What needs to be done: In the copy, keep every word of the data below and none of its pictures.
[[ Data excerpt open ]]
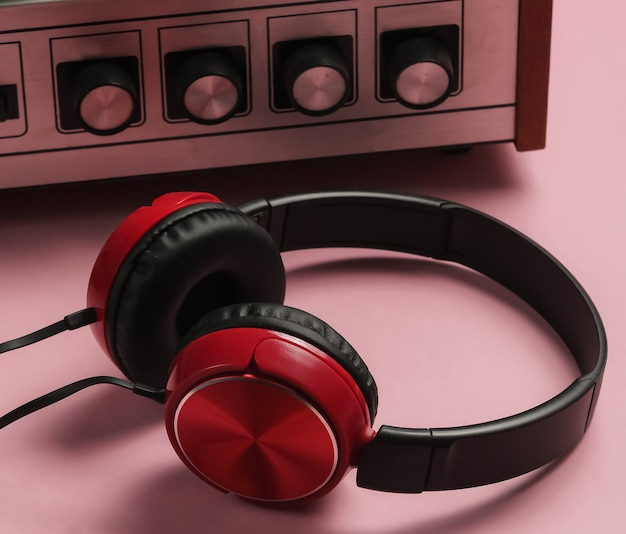 Oldfashioned vinyl player headphones on pink pastel background
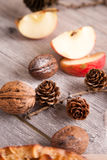 Christmas decoration with apples,cone and walnuts Stock Photo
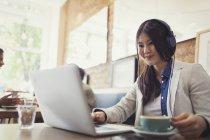 Усміхаючись молоду жінку, слухати музику з навушниками в ноутбук і п'ють кави в кафе — стокове фото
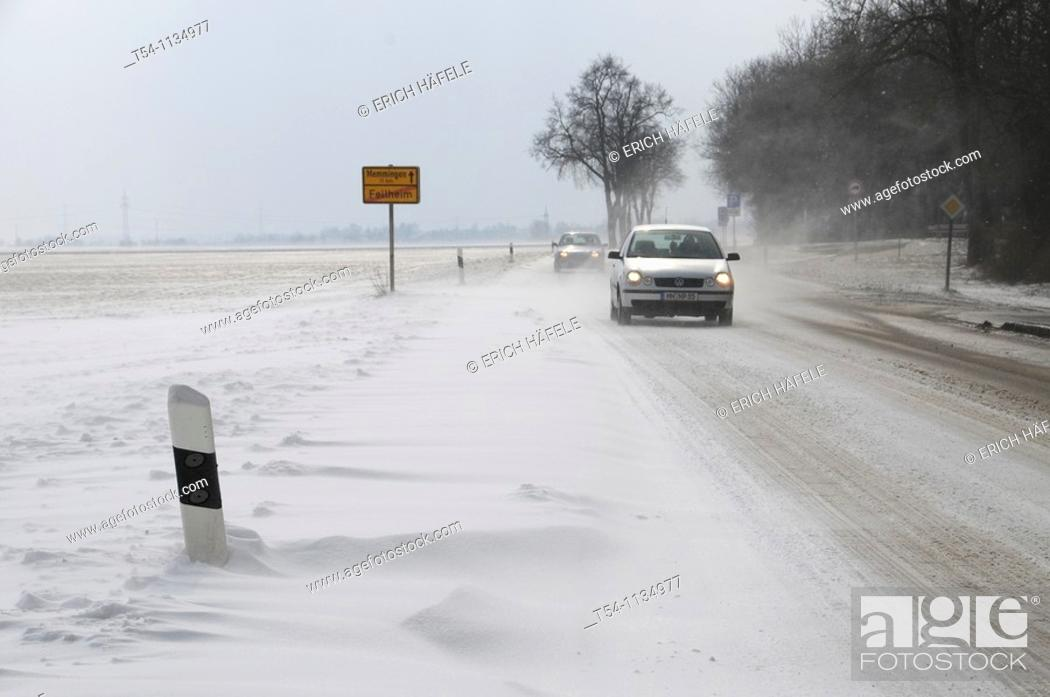 Stock Photo: Cars drive on a Street with snow banks.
[[ Data excerpt closed ]]
Task output:
 Oldfashioned vinyl player headphones on pink pastel background
 Christmas decoration with apples,cone and walnuts Stock Photo
 Усміхаючись молоду жінку, слухати музику з навушниками в ноутбук і п'ють кави в кафе — стокове фото
 Stock Photo: Cars drive on a Street with snow banks.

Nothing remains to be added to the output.